When I'm in the studio working on my most recent project, nothing seems to keep me working quite like music does.  It sets the mood.  It creates a vibe. It maintains pace.  It has been, and continues to be a profound sense of inspiration.

Over the years, I've gone through several albums that defined a particular creative period in a given studio.  When I listen to these albums now, I can't help but be transported back to that place, when that work was being created.  Here are the definitive examples:


1993-94 - Williamsfield High School Art Room
Pearl Jam, Vs. (1993)

It was bitter and angry and hopeful and dreamy...all the things a high school artist should be.  Pearl Jam has always been a favorite of mine, and I think it all has to do with timing.  There comes a point in life when you find that band, at just the right moment, when you absolutely need to hear what it is that they have to say.  Daughter will always be exactly that time in my life.

1994-95 - Carl Sandberg College Ceramics Studio
Counting Crows, August and Everything After (1993)

I loved this album from the moment I bought it back in high school, and I listened to it a lot, but it became a Discman staple in my first college ceramics class.  There was just something about it's rawness.  It was so complex and so basic.  It made me think and ask questions.  It made me wonder.  And isn't THAT howcollege artists are supposed to be?

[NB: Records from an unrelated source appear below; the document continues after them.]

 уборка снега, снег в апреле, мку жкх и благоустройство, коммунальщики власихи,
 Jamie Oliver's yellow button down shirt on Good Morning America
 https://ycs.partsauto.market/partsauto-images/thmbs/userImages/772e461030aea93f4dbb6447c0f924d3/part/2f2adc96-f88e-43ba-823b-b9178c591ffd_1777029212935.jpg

1998 - Bradley University Painting Studio: 
Jim Croce, Photographs & Memories: His Greatest Hits (1974)

Let me explain...I am not now, nor have I ever been a stoner.  The 70s were long over when I fell for this album.  I didn't sit around drinking Mogen David blackberry wine and pass the hippie lettuce with my friends.  I just liked the sound and energy of this album.  The guys I shared my studio with made fun of me, but I didn't care.  It played and played.  And we drank Foster's oil cans and painted into the night and were utterly convinced that we were at the top of our game.  Hell.  Maybe we were.

1999-2000 - My Studio (The One Under the Funeral Home)
Dave Matthews Band, Before These Crowded Streets (1998)

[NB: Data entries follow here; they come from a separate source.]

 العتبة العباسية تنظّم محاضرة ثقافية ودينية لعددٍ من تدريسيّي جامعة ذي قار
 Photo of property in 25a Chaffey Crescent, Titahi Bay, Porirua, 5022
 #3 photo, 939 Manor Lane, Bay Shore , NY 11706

What can I say?  It was post college and rent was cheap.  My best friend's wife ran a salon in the same building and it made sense.  It was also across the street from a bar, and I would go get white russians in to-go cups.  I wasn't The Big Lebowski, but this was one of the most irreverent times in my life, and I made the most of it.  I made big, colorful works that spoke of love and loss and the beginning of the end of what had been a maniacally fun youth.

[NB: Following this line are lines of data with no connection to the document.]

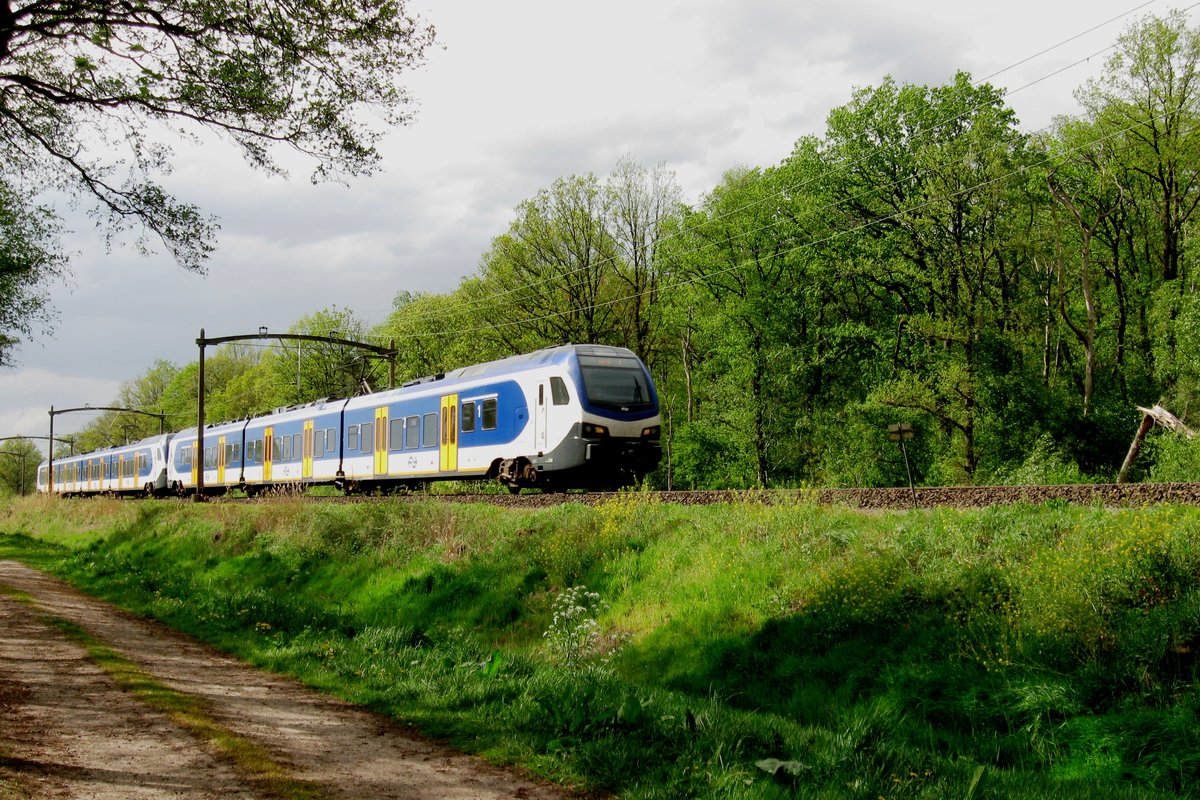 NS 2230 passiert Tilburg Oude Warande am 24 April 2019.
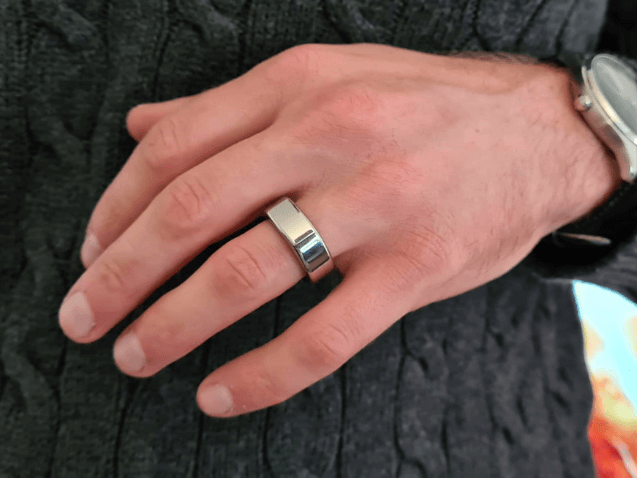 bague connectee oura ring portee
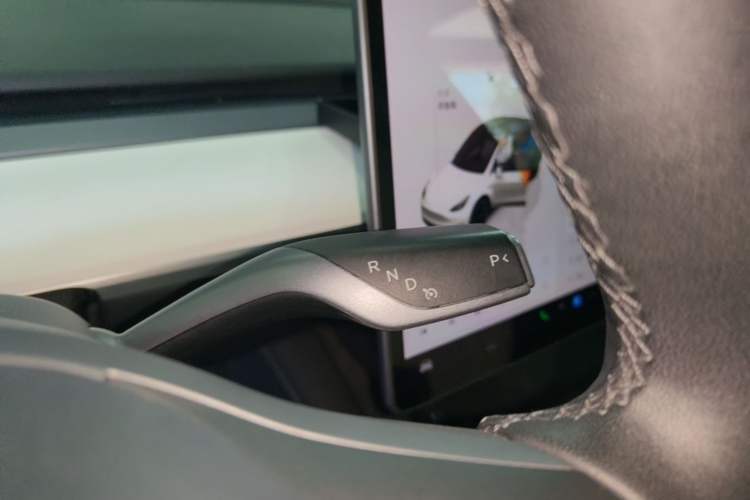 Used Tesla Model Y 2021 Revised Version 2 Long-Range All-Wheel-Drive Edition Gear Lever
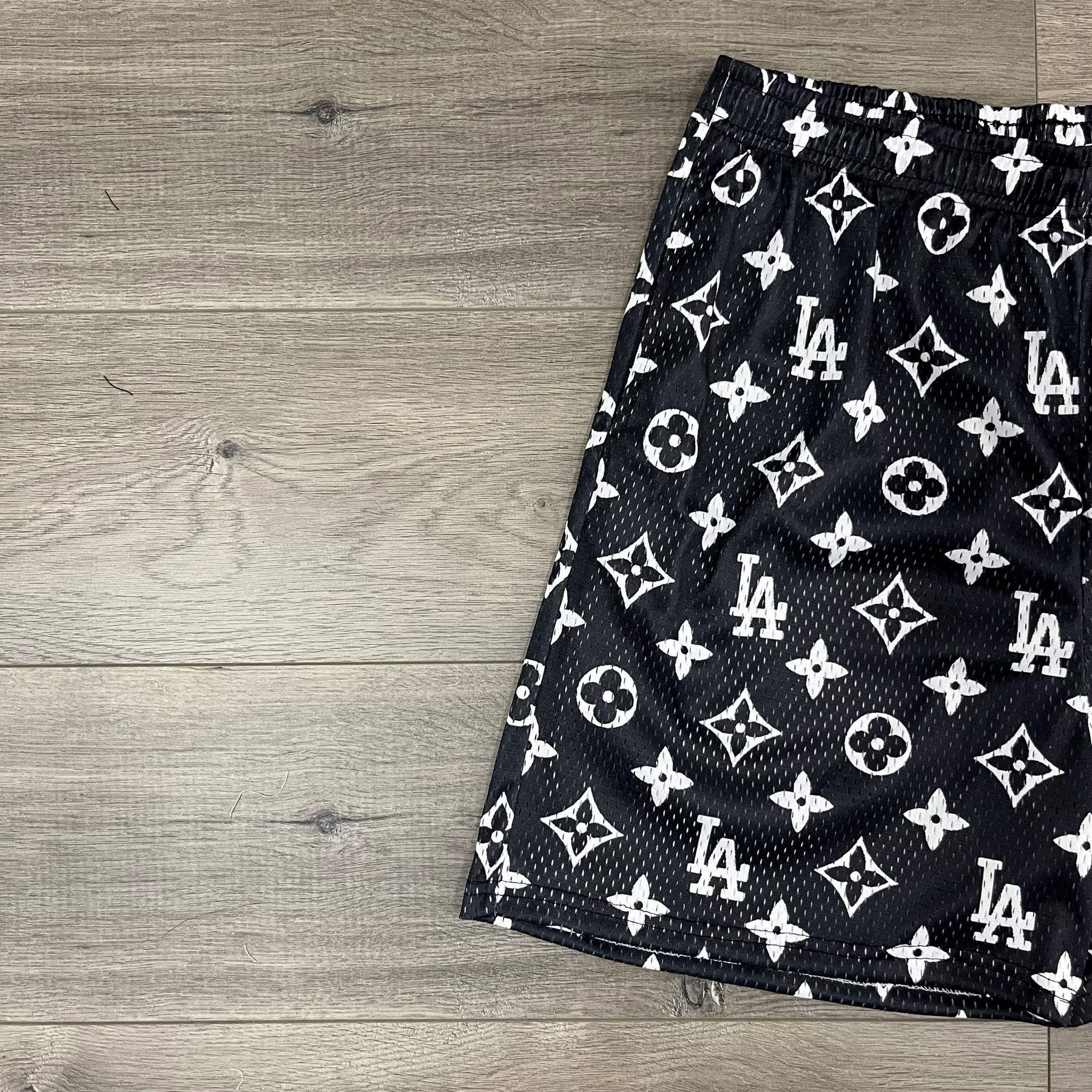 BLACK LA MESH SHORTS-8670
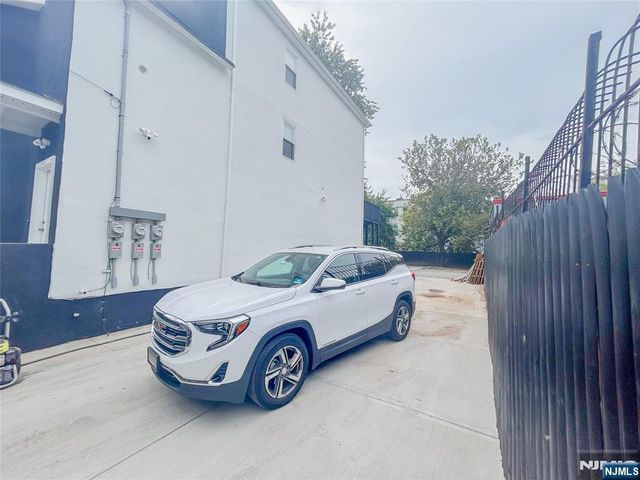 413 S 16th Street, Newark, NJ 07103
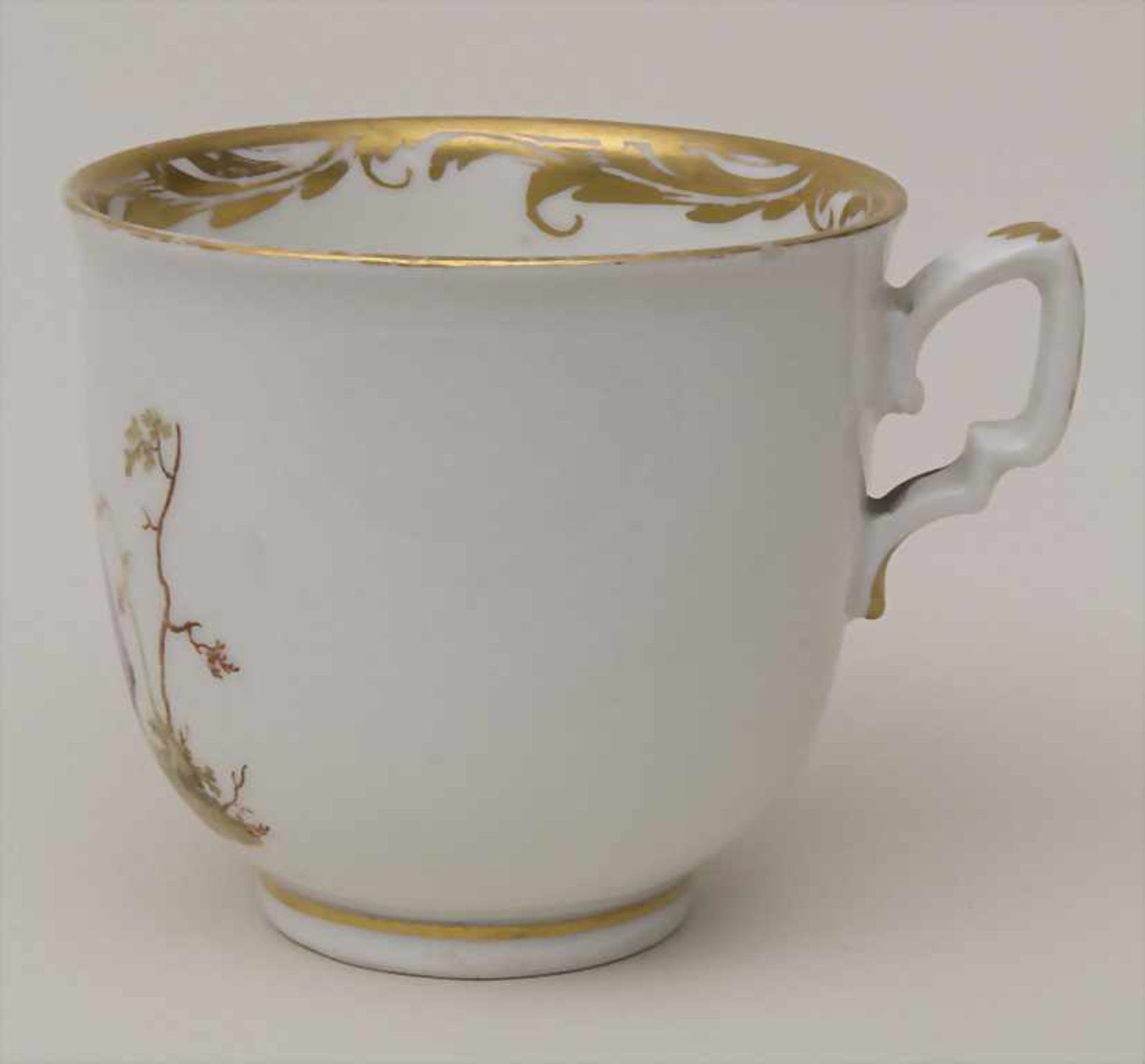 Tasse mit Darstellung einer Dame mit Muff / A cup depicting a lady with a muff, Wien / Vienna, 18. - Bild 2 aus 8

2002 - Artabounds Studio at Chicago Children's Museum
Wilco, Yankee Hotel Foxtrot (2002)

Uuugh.  This album changed my life.  Seriously.  I'd never heard anything like it.  I listened to it so much the fall I moved to Chicago.  Over and over again.  Every chord became emblazoned onto my DNA.  It played every time I was alone, or was with anyone who would let me listen to it.  I found myself staying after work, eating french fries from Charlie's Ale House and drawing amazing things without thought or effort.  I think of that time so fondly.

Summer 2003 - The Fine Arts Shop at Tripp Lake Camp
My Morning Jacket, At Dawn (2001)

I didn't know about these guys until my friend Chris passed this gem along to me.  And I played it so much that summer.  At night, when I'd be in the studio by myself painting, it would float out into the Maine night and float up into the trees.  I think there was one night I actually just left "Bermuda Highway" on repeat and let it play.  There's something 




2008-Present - My Studio (My House)
Bon Iver, For Emma, Forever Ago (2008)

I can't stop listening to this album.  It's perfect.  As a whole, or each song.  This is one of those things that reminds you that good art - really good art - isn't something that happens everyday.  Sometimes something comes along that is so much more special that you have to stand up and take notice.



I think overall, this album/studio connection has something to do with symmetry.  I think I loved these albums because they sounded like the work looked, or like I wanted it to look.

I had originally meant to attach a song to each of the Little Boxes, but realized the mechanics of that would probably be too daunting.  Maybe someday, when Little Boxes are prominently on display on the second floor of the MCA in Chicago, you'll be able to walk up to them with earphones, and plug into a jack by the title and hear the work along with me.